Data shown Start Marker

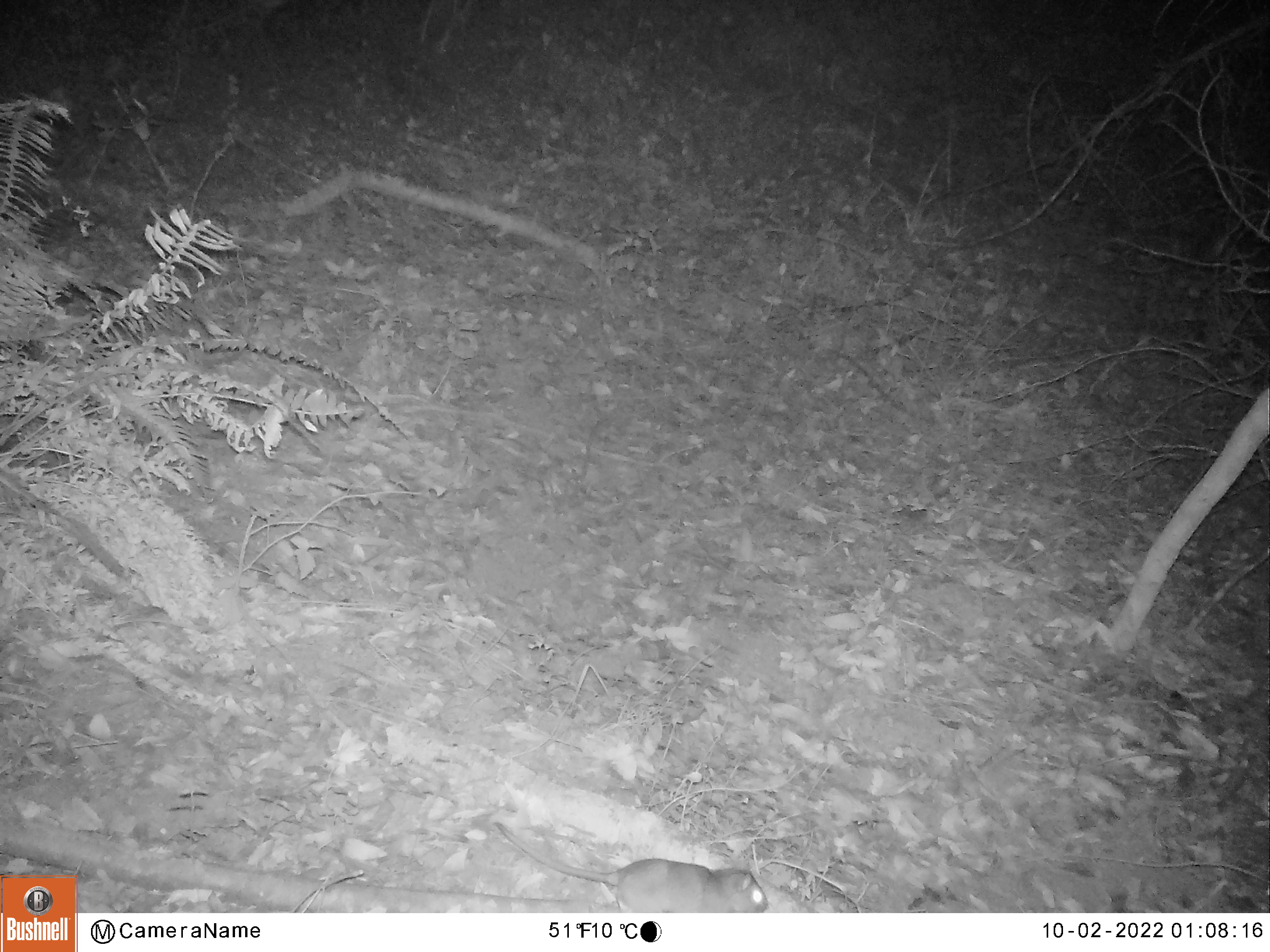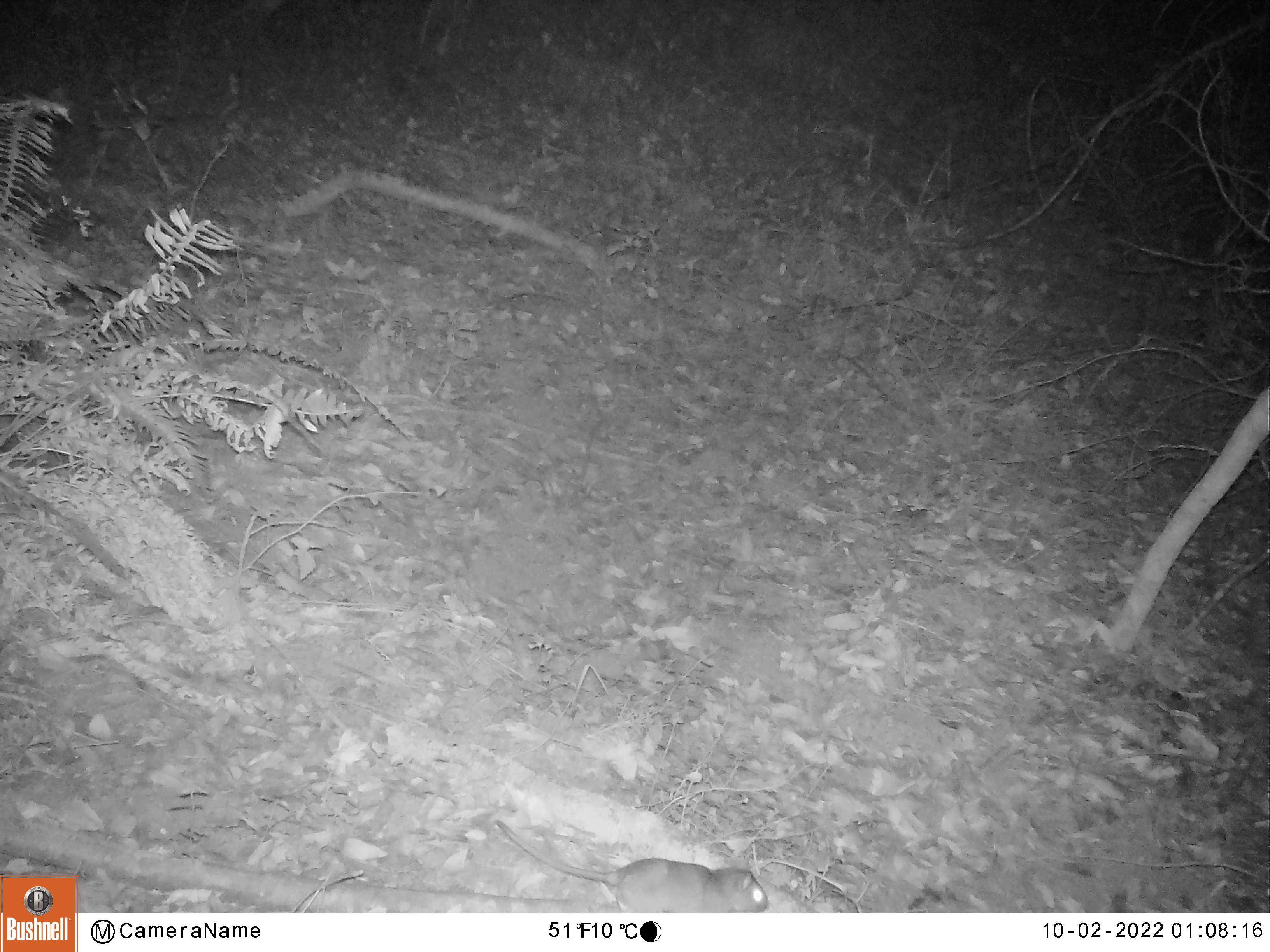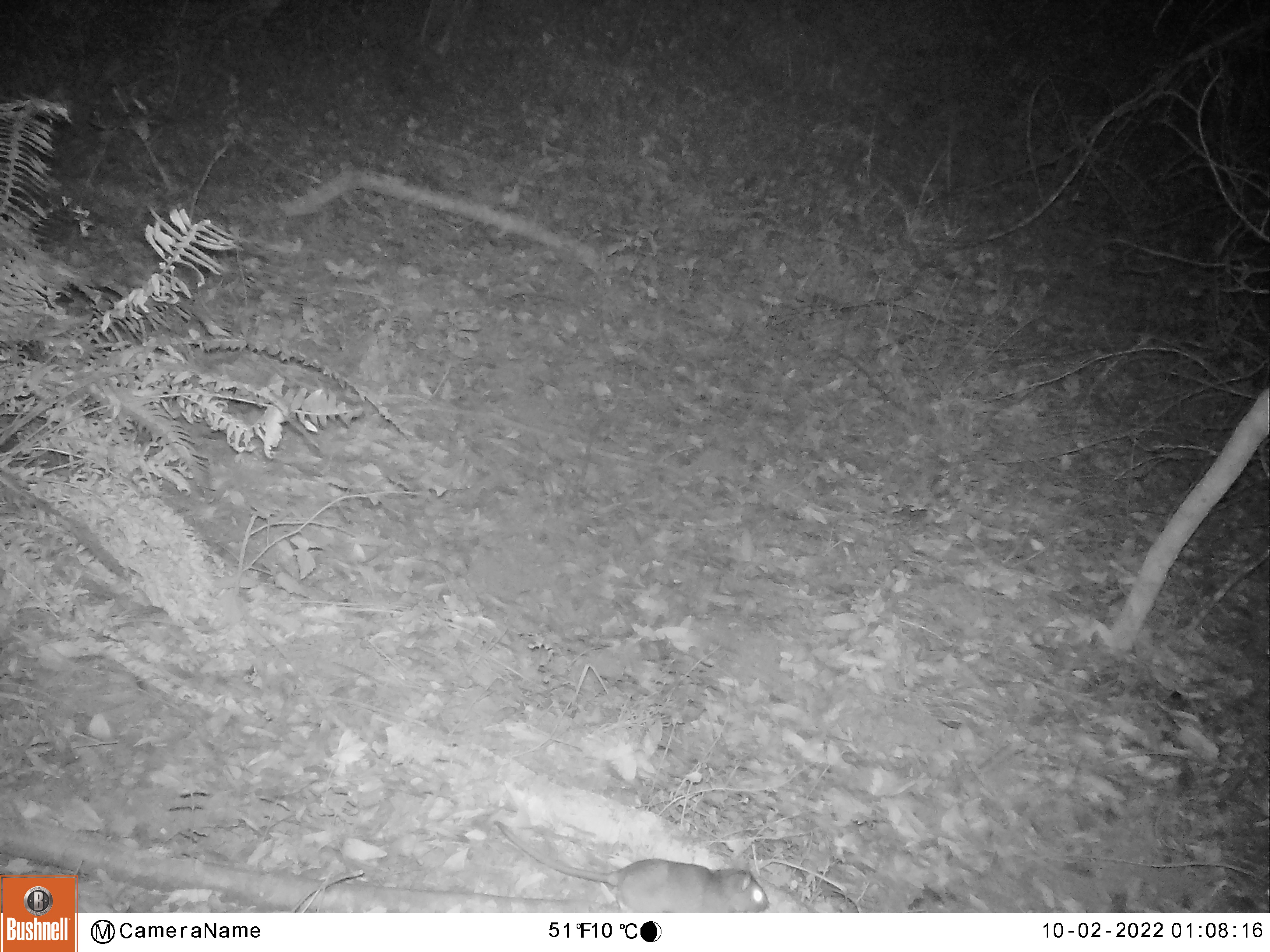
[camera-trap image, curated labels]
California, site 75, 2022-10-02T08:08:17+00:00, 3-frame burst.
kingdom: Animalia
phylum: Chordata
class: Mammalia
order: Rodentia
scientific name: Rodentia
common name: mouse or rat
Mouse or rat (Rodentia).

Data shown End Marker
Data shown Start Marker

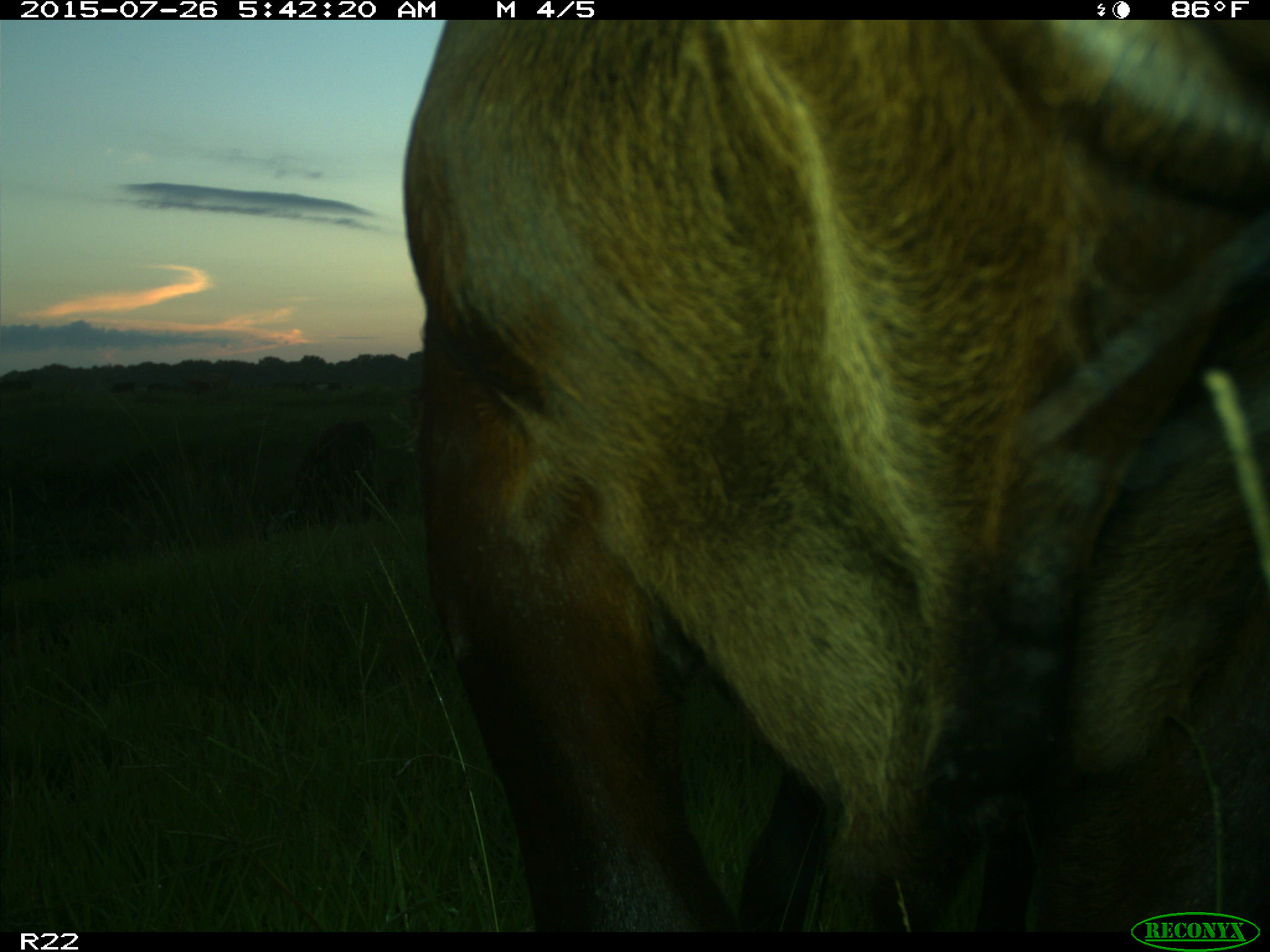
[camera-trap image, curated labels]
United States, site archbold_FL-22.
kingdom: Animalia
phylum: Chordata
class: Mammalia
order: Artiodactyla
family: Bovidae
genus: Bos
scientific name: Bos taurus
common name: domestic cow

Data shown End Marker

Task details: The expected answer is a copy of each line above containing "site".

Response for this exercise:
California, site 75, 2022-10-02T08:08:17+00:00, 3-frame burst.
United States, site archbold_FL-22.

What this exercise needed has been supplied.